| WHAT TO PRODUCE |
Reproduce the following records line for line, without altering a single character.

| RECORDS SUPPLIED |

_ _ _ _ _ _ _

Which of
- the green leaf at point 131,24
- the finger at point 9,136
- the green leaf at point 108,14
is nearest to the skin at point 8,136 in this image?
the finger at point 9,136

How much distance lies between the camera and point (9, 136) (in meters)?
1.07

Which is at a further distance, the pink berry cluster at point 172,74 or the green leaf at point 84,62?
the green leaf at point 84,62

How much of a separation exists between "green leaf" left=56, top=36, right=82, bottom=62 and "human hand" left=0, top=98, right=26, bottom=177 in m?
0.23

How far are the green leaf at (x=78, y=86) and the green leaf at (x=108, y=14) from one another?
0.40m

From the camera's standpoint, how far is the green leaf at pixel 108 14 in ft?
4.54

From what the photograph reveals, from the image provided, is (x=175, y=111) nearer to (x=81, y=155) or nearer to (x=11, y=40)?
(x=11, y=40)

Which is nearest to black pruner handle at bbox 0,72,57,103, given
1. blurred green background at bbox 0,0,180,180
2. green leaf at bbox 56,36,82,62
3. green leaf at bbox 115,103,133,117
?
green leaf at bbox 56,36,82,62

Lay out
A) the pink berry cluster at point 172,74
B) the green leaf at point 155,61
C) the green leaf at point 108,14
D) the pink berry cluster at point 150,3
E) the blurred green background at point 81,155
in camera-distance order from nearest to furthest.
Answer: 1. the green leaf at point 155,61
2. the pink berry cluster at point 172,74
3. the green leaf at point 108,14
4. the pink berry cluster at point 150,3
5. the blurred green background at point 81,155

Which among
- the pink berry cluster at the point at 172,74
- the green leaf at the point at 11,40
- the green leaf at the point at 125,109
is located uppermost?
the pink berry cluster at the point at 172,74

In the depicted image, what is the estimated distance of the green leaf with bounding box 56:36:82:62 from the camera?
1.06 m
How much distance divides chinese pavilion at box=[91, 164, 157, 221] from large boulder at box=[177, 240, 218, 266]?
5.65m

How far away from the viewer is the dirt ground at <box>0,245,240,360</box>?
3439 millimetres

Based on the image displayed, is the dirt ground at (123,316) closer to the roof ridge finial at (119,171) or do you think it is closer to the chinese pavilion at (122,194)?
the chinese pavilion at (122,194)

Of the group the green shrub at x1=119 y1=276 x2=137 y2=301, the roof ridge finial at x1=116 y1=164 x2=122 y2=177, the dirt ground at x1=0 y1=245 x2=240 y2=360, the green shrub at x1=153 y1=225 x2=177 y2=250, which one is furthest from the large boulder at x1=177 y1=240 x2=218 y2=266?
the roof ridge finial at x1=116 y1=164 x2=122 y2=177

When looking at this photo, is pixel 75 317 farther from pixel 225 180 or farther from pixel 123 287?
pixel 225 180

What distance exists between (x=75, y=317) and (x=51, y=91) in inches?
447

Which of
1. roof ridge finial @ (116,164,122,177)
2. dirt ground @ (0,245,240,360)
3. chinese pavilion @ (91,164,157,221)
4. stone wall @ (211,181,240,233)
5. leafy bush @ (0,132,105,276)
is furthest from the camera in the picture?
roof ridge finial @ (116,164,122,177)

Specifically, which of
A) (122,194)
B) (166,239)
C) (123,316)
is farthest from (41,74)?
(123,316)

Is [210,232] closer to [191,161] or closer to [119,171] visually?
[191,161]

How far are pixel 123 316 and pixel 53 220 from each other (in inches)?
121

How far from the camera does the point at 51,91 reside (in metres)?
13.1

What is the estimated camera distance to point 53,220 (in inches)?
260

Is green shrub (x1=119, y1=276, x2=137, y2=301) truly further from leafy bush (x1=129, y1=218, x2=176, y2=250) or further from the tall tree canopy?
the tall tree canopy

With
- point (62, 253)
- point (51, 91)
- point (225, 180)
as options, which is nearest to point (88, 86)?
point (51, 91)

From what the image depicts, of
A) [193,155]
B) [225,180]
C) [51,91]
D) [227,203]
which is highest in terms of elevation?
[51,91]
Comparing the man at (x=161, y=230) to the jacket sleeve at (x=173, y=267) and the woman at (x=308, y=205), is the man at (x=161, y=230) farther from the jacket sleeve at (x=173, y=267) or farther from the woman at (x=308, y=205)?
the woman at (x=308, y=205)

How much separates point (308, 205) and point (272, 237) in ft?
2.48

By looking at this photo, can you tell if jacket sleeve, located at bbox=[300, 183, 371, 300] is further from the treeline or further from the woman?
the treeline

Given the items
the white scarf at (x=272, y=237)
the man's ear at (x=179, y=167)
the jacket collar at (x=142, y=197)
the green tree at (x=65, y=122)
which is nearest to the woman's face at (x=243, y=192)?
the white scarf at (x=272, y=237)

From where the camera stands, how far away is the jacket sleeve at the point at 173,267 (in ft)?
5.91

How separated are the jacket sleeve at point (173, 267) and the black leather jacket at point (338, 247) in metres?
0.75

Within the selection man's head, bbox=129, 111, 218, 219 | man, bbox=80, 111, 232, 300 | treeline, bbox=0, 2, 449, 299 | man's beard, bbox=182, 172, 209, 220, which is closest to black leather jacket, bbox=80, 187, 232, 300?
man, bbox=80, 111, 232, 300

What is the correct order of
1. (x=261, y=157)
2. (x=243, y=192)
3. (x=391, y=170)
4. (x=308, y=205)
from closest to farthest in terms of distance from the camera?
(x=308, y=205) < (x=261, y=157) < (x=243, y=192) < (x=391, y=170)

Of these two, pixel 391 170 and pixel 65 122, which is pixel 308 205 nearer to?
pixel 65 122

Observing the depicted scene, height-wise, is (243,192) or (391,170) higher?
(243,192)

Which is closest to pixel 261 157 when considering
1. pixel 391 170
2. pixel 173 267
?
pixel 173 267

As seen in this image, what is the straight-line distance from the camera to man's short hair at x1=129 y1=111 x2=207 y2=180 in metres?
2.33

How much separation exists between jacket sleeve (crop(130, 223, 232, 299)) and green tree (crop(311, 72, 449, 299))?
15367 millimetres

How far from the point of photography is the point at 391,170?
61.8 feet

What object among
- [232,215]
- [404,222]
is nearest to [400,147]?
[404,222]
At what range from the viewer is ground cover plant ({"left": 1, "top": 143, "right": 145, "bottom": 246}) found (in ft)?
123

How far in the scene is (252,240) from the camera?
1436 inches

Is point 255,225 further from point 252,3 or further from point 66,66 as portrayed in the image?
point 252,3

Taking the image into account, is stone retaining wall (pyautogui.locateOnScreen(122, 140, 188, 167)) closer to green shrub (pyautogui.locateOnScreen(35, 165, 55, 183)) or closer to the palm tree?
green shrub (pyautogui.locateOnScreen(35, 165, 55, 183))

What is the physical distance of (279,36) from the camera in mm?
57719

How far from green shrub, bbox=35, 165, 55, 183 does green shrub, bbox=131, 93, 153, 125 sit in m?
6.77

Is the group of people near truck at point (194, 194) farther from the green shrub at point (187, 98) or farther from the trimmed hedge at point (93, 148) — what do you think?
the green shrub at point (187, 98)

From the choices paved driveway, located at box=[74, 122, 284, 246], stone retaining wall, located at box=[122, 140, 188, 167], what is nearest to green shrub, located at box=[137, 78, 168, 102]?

_ _ _ _ _ _ _

| RESPONSE BELOW |
Which of
- the green leaf at point 131,24
- the finger at point 9,136
- the green leaf at point 108,14
is nearest to the skin at point 8,136 in this image?
the finger at point 9,136

How much distance lies between the camera and point (9, 136) (in meters)?
1.07

Which is at a further distance, the pink berry cluster at point 172,74 or the green leaf at point 84,62?
the green leaf at point 84,62

How much of a separation exists between "green leaf" left=56, top=36, right=82, bottom=62 and "human hand" left=0, top=98, right=26, bottom=177 in m?
0.23

How far are the green leaf at (x=78, y=86) and the green leaf at (x=108, y=14) from one another?
0.40m

From the camera's standpoint, how far is the green leaf at pixel 108 14 in ft?
4.54

From what the photograph reveals, from the image provided, is (x=175, y=111) nearer to (x=81, y=155) or nearer to (x=11, y=40)?
(x=11, y=40)

Which is nearest to black pruner handle at bbox 0,72,57,103, given
1. blurred green background at bbox 0,0,180,180
2. green leaf at bbox 56,36,82,62
3. green leaf at bbox 115,103,133,117
?
green leaf at bbox 56,36,82,62

Lay out
A) the pink berry cluster at point 172,74
B) the green leaf at point 155,61
C) the green leaf at point 108,14
D) the pink berry cluster at point 150,3
E) the blurred green background at point 81,155
in camera-distance order from nearest to furthest.
Answer: 1. the green leaf at point 155,61
2. the pink berry cluster at point 172,74
3. the green leaf at point 108,14
4. the pink berry cluster at point 150,3
5. the blurred green background at point 81,155

Which among
- the pink berry cluster at the point at 172,74
- the green leaf at the point at 11,40
- the green leaf at the point at 125,109
is located uppermost?
the pink berry cluster at the point at 172,74

In the depicted image, what is the estimated distance of the green leaf with bounding box 56:36:82:62 from the camera?
1.06 m
How much distance divides chinese pavilion at box=[91, 164, 157, 221] from large boulder at box=[177, 240, 218, 266]?
5.65m

How far away from the viewer is the dirt ground at <box>0,245,240,360</box>?
3439 millimetres

Based on the image displayed, is the dirt ground at (123,316) closer to the roof ridge finial at (119,171) or do you think it is closer to the chinese pavilion at (122,194)?
the chinese pavilion at (122,194)

Of the group the green shrub at x1=119 y1=276 x2=137 y2=301, the roof ridge finial at x1=116 y1=164 x2=122 y2=177, the dirt ground at x1=0 y1=245 x2=240 y2=360, the green shrub at x1=153 y1=225 x2=177 y2=250, which one is furthest from the large boulder at x1=177 y1=240 x2=218 y2=266?
the roof ridge finial at x1=116 y1=164 x2=122 y2=177

When looking at this photo, is pixel 75 317 farther from pixel 225 180 or farther from pixel 123 287?
pixel 225 180

What distance exists between (x=75, y=317) and (x=51, y=91) in inches?
447

Which of
1. roof ridge finial @ (116,164,122,177)
2. dirt ground @ (0,245,240,360)
3. chinese pavilion @ (91,164,157,221)
4. stone wall @ (211,181,240,233)
5. leafy bush @ (0,132,105,276)
is furthest from the camera in the picture?
roof ridge finial @ (116,164,122,177)

Specifically, which of
A) (122,194)
B) (166,239)
C) (123,316)
is farthest from (41,74)?
(123,316)

Is [210,232] closer to [191,161] or closer to [119,171] visually?
[191,161]

How far are pixel 123 316 and pixel 53 220 from each other (in inches)?
121

How far from the camera does the point at 51,91 reside (in metres)?
13.1

What is the estimated camera distance to point 53,220 (in inches)?
260

Is green shrub (x1=119, y1=276, x2=137, y2=301) truly further from leafy bush (x1=129, y1=218, x2=176, y2=250) or further from the tall tree canopy?
the tall tree canopy

With
- point (62, 253)
- point (51, 91)
- point (225, 180)
as options, which is nearest to point (88, 86)?
point (51, 91)

From what the image depicts, of
A) [193,155]
B) [225,180]
C) [51,91]
D) [227,203]
which is highest in terms of elevation?
[51,91]
Comparing the man at (x=161, y=230) to the jacket sleeve at (x=173, y=267) and the woman at (x=308, y=205), is the man at (x=161, y=230) farther from the jacket sleeve at (x=173, y=267) or farther from the woman at (x=308, y=205)?
the woman at (x=308, y=205)

How much separates point (308, 205) and point (272, 237) in ft?
2.48

By looking at this photo, can you tell if jacket sleeve, located at bbox=[300, 183, 371, 300] is further from the treeline or further from the woman?
the treeline

Given the items
the white scarf at (x=272, y=237)
the man's ear at (x=179, y=167)
the jacket collar at (x=142, y=197)
the green tree at (x=65, y=122)
which is nearest to the woman's face at (x=243, y=192)?
the white scarf at (x=272, y=237)

From where the camera stands, how far away is the jacket sleeve at the point at 173,267 (in ft)?
5.91

How separated are the jacket sleeve at point (173, 267) and the black leather jacket at point (338, 247) in metres?
0.75

Within the selection man's head, bbox=129, 111, 218, 219 | man, bbox=80, 111, 232, 300 | treeline, bbox=0, 2, 449, 299 | man's beard, bbox=182, 172, 209, 220, which is closest to black leather jacket, bbox=80, 187, 232, 300?
man, bbox=80, 111, 232, 300

What is the correct order of
1. (x=261, y=157)
2. (x=243, y=192)
3. (x=391, y=170)
4. (x=308, y=205)
from closest to farthest in terms of distance from the camera?
(x=308, y=205) < (x=261, y=157) < (x=243, y=192) < (x=391, y=170)

Of these two, pixel 391 170 and pixel 65 122, which is pixel 308 205 nearer to?
pixel 65 122

Observing the depicted scene, height-wise, is (243,192) or (391,170) higher?
(243,192)

Which is closest to pixel 261 157 when considering
1. pixel 391 170
2. pixel 173 267
?
pixel 173 267

As seen in this image, what is the straight-line distance from the camera to man's short hair at x1=129 y1=111 x2=207 y2=180 in metres?
2.33

How much separation exists between jacket sleeve (crop(130, 223, 232, 299)) and green tree (crop(311, 72, 449, 299))?
15367 millimetres

How far from the point of photography is the point at 391,170?
61.8 feet

What object among
- [232,215]
- [404,222]
is nearest to [400,147]?
[404,222]
At what range from the viewer is ground cover plant ({"left": 1, "top": 143, "right": 145, "bottom": 246}) found (in ft)?
123

How far in the scene is (252,240) from the camera?
1436 inches

Is point 255,225 further from point 252,3 or further from point 66,66 as portrayed in the image?
point 252,3

Taking the image into account, is stone retaining wall (pyautogui.locateOnScreen(122, 140, 188, 167)) closer to green shrub (pyautogui.locateOnScreen(35, 165, 55, 183)) or closer to the palm tree?
green shrub (pyautogui.locateOnScreen(35, 165, 55, 183))

What is the physical distance of (279,36) from the camera in mm?
57719

How far from green shrub, bbox=35, 165, 55, 183 does green shrub, bbox=131, 93, 153, 125 sit in m?
6.77

Is the group of people near truck at point (194, 194) farther from the green shrub at point (187, 98) or farther from the trimmed hedge at point (93, 148) — what do you think?
the green shrub at point (187, 98)

From the choices paved driveway, located at box=[74, 122, 284, 246], stone retaining wall, located at box=[122, 140, 188, 167], what is nearest to green shrub, located at box=[137, 78, 168, 102]?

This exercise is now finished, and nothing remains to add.